What to do:
**1.** From the Focusing text below, list every term in the series joined by slashes.
**2.** Please repeat the stretch of the Focusing text below from "Calling it Felt" through "practice/method/tool/philosophy/way of living.", substituting "Felt Attending" for "Felt Sensing".

Extract to read:
--*--

Attempts at explaining Focusing to people
Over the years, while mentioning and trying to talk about “Focusing” to friends, colleagues, family etc., I have found that people tend to stop at the word, and get the idea that it is about becoming “focused”. Comments I would get were something like: “Oh, I really need to get more focused at work! Can you teach me that?”
That (among other things, maybe) has sometimes made it hard for me to explain what Focusing actually is.
As part of what emerged in their research, that people (clients) seemed to attend to a kind of a place that is more “down there”, as Gendlin sometimes used to say, Gendlin coined the word “Felt Sense” in addition to calling the process “Focusing”. The concept “Felt Sense” was meant to distinguish this particular, unclear, murky, vague and unformed experience from the more unit-like “thoughts”, or “feelings”, and make this seemingly mysterious ….. more graspable. (Focusing-Oriented Psychotherapy, 1996).
Calling it Felt Sensing instead
I don’t know if that is then almost self-explanatory, but since this Felt Sense we are attending to, is more of a vague, unformed, unclear, “messy” (see photo), “in-the-fog”, kind of thing, I found that calling it “Felt Sensing” gives me a different starting point for trying to explain this practice/method/tool/philosophy/way of living.
One reason why that becomes easier for me is also that the word(s) itself (themselves), “Felt Sensing”, is something that doesn’t already have a given meaning in the language. Then the expression itself sounds weirdly foggy and non-graspable, almost as if it reflects the un-graspableness of this process that we’re still not used to seeing as a “thing” yet. At least not in Western culture.

--*--

Data shown:
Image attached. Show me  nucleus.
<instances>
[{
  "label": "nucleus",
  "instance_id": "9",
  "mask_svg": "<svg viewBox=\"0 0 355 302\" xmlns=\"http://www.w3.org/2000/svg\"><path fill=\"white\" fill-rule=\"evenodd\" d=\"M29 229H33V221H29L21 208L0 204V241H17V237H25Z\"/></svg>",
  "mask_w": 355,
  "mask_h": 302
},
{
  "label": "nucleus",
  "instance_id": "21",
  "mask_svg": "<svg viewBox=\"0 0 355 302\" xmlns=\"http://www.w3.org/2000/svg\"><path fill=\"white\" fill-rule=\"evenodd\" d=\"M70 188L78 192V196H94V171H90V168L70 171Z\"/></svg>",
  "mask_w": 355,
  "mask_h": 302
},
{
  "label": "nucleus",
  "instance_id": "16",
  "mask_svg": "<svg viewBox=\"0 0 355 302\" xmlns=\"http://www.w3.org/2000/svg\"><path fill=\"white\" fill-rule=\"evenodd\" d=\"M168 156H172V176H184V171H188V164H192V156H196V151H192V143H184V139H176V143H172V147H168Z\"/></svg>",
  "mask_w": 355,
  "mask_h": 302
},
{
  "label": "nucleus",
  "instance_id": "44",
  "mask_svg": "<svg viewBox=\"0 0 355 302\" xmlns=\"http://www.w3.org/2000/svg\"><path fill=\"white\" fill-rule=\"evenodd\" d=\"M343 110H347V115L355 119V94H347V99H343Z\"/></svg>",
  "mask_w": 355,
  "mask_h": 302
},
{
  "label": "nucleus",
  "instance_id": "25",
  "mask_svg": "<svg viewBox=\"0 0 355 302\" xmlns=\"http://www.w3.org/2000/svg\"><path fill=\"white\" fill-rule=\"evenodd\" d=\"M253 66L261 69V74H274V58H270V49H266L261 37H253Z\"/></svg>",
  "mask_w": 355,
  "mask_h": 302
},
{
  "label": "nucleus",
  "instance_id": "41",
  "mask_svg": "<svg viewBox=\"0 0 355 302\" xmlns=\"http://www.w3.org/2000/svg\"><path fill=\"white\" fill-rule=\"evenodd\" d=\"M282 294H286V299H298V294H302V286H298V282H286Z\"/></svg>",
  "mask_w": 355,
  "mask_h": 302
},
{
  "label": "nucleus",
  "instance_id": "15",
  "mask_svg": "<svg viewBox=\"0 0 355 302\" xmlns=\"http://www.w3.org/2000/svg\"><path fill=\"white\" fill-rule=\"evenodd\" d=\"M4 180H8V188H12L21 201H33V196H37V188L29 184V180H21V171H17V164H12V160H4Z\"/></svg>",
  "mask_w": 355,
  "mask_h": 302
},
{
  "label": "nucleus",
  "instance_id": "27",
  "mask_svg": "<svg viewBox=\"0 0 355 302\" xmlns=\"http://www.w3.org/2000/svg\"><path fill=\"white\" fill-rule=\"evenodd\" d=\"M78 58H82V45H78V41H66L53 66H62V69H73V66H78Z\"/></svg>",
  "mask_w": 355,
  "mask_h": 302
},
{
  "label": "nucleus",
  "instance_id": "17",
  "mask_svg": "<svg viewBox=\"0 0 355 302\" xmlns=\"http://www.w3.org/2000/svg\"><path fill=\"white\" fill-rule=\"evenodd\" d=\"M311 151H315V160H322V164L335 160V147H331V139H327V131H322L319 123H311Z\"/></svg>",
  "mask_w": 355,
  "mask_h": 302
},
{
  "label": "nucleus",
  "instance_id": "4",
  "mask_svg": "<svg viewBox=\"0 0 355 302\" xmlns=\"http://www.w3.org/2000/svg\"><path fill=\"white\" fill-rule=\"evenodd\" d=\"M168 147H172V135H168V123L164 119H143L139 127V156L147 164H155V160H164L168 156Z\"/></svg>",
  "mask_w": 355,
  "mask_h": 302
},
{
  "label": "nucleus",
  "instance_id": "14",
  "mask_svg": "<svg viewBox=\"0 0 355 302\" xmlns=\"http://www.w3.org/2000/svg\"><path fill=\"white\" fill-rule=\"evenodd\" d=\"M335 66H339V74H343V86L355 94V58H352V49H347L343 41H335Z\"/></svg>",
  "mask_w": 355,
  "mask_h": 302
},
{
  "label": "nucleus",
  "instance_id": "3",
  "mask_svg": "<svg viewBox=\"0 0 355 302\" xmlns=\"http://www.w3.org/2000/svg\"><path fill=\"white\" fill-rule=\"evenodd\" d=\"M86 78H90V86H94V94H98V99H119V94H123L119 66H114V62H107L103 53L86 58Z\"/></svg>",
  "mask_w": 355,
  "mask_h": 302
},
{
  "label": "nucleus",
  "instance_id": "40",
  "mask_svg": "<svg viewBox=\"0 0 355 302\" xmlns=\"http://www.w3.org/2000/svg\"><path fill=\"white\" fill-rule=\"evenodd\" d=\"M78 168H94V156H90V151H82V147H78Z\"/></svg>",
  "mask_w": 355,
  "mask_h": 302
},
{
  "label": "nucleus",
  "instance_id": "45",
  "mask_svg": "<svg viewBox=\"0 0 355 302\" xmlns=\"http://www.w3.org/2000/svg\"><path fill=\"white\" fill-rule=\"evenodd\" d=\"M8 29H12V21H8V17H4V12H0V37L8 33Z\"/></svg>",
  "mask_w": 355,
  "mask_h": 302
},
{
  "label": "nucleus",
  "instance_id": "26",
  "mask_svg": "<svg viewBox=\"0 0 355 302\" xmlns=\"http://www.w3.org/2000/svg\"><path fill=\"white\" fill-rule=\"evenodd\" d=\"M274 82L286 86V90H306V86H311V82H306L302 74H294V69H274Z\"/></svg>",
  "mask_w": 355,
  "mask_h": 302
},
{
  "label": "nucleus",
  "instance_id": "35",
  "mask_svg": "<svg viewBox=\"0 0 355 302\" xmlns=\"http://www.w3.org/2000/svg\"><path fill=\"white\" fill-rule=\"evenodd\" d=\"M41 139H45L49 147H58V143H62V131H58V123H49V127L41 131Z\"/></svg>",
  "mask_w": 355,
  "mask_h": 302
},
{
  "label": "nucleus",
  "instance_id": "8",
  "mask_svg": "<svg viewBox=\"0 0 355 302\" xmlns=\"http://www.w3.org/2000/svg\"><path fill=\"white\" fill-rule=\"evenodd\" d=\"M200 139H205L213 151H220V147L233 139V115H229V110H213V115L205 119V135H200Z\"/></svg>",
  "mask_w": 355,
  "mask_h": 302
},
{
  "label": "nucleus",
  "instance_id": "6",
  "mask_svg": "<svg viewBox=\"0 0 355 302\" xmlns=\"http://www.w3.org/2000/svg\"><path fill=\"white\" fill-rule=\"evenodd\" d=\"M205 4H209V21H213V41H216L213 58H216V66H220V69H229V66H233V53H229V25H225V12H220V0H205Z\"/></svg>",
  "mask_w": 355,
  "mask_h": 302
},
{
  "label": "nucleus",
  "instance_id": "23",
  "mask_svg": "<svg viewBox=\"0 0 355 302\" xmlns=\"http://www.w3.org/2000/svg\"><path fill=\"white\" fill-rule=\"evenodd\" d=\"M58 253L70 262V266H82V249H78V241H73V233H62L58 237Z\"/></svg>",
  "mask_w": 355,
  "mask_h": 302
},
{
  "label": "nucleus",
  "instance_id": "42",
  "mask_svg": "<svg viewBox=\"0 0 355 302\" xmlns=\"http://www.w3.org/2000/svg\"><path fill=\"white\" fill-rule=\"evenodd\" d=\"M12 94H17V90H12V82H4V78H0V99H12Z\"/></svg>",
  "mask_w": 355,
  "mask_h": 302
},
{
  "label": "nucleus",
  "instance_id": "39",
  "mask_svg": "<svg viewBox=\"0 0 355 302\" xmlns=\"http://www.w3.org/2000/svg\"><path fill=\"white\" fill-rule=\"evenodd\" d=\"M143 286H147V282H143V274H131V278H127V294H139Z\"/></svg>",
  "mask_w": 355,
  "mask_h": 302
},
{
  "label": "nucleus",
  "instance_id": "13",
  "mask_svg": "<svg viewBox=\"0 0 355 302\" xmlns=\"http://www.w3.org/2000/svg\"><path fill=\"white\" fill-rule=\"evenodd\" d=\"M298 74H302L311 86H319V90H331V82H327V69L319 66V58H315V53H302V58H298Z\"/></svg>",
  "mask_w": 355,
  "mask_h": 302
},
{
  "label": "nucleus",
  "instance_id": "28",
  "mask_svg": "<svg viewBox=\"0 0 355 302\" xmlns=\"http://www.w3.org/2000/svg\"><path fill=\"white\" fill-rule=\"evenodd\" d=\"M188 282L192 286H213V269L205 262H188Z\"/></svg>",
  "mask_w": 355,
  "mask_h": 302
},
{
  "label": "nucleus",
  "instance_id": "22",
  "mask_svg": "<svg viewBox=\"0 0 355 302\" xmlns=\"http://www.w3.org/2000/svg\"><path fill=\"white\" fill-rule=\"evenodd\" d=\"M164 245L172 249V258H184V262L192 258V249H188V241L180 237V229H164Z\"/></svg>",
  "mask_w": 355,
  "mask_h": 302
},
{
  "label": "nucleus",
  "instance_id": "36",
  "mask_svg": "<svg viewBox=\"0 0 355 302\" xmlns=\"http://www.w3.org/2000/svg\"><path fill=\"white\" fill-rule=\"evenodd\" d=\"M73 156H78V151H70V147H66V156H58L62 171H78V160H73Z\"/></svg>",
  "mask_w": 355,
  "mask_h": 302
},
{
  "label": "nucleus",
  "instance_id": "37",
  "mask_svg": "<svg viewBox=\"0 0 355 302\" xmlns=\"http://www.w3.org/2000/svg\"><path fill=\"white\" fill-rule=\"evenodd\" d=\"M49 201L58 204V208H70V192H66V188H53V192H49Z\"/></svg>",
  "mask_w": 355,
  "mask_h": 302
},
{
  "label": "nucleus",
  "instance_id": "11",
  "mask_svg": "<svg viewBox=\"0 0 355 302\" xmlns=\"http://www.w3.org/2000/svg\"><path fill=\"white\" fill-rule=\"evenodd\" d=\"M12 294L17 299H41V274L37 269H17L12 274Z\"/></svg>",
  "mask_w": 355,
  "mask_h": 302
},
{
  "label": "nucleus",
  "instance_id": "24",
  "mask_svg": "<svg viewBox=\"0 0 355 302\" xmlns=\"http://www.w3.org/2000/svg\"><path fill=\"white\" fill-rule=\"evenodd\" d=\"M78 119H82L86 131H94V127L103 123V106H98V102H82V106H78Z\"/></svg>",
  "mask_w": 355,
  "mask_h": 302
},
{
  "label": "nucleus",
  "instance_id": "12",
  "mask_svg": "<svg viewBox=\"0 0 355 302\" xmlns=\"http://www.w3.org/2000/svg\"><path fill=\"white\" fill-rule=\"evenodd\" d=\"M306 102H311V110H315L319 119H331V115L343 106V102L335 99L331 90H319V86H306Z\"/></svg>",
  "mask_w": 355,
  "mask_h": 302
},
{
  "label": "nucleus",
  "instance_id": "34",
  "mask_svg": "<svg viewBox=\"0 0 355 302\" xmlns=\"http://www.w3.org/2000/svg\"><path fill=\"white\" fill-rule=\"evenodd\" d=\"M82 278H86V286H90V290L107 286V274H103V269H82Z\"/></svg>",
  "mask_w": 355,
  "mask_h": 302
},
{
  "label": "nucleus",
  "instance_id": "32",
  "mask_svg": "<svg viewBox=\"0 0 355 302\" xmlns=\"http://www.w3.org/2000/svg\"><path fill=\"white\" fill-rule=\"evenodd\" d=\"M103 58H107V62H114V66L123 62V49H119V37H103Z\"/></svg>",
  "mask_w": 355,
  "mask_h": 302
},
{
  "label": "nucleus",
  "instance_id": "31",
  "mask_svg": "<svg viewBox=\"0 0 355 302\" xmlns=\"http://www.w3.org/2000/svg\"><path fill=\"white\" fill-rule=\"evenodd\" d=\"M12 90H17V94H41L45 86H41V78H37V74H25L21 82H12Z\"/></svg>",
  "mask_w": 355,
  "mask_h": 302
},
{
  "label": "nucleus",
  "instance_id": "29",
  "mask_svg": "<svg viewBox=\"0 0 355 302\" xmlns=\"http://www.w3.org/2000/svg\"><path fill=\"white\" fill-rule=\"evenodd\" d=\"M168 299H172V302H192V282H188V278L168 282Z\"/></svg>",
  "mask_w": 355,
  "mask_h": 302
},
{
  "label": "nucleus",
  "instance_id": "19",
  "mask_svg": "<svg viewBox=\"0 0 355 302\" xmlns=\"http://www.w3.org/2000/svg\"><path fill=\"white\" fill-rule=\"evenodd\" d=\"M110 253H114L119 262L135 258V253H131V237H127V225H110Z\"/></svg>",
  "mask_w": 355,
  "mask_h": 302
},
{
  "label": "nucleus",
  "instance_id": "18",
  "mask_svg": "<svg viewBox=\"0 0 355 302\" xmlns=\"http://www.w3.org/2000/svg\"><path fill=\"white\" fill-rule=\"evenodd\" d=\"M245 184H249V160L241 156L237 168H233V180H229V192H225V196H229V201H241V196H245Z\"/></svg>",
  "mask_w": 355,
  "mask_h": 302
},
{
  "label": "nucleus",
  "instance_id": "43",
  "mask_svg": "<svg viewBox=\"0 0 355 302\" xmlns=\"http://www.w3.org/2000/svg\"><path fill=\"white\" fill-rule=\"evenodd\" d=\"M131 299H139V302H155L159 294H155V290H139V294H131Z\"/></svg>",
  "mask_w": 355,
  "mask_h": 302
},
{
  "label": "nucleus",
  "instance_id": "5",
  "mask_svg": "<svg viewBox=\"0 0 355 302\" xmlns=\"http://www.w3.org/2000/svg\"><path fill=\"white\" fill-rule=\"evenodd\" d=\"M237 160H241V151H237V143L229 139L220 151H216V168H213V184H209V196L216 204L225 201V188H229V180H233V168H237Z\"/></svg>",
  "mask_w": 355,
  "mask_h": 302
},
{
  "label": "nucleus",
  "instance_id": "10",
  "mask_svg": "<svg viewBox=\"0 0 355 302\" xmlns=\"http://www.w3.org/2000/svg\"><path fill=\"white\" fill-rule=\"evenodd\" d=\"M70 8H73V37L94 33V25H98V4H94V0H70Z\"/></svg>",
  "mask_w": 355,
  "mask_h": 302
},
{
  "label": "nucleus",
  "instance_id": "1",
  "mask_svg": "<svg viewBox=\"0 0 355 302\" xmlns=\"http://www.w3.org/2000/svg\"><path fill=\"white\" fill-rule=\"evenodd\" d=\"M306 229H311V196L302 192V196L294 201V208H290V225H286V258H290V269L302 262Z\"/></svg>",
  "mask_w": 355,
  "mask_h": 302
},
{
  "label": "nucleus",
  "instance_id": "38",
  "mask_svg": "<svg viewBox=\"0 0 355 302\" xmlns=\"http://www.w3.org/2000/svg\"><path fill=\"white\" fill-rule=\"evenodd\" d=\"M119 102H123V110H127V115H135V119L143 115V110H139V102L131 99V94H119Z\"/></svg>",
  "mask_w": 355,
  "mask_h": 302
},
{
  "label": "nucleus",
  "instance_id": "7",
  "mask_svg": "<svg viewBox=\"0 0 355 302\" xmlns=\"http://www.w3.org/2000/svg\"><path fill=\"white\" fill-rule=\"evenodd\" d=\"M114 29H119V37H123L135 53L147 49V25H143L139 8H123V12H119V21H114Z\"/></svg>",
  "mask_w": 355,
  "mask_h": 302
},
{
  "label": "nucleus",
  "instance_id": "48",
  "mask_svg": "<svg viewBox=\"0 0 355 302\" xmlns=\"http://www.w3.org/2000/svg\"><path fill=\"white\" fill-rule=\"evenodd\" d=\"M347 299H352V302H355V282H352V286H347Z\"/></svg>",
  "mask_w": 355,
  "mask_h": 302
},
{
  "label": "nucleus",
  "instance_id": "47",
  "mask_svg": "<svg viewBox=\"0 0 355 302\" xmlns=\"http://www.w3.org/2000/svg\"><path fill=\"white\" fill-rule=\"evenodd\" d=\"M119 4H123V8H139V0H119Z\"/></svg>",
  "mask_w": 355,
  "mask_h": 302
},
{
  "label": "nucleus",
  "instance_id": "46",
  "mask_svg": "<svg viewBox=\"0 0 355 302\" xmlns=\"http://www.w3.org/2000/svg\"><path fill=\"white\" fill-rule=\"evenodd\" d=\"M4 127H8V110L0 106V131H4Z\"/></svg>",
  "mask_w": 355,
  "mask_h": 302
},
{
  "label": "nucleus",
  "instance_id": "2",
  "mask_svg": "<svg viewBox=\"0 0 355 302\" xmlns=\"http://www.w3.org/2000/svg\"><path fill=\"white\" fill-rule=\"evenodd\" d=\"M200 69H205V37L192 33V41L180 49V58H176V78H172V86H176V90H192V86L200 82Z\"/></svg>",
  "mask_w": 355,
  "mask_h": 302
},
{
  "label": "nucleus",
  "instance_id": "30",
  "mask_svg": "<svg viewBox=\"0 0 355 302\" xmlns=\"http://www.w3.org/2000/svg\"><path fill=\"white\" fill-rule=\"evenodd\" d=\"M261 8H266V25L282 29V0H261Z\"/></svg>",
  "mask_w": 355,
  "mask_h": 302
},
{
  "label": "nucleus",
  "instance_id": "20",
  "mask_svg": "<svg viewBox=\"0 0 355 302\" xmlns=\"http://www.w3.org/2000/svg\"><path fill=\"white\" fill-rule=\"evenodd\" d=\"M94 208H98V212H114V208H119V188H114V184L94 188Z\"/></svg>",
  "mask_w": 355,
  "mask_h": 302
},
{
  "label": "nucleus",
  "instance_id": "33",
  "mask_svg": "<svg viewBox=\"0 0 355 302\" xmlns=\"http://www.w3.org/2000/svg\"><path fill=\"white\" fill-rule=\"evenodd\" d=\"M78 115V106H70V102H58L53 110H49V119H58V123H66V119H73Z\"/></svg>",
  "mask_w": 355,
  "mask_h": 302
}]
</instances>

--*--

Completed exercise:
**1.** practice, method, tool, philosophy, way of living

**2.**
Calling it Felt Attending instead
I don’t know if that is then almost self-explanatory, but since this Felt Sense we are attending to, is more of a vague, unformed, unclear, “messy” (see photo), “in-the-fog”, kind of thing, I found that calling it “Felt Attending” gives me a different starting point for trying to explain this practice/method/tool/philosophy/way of living.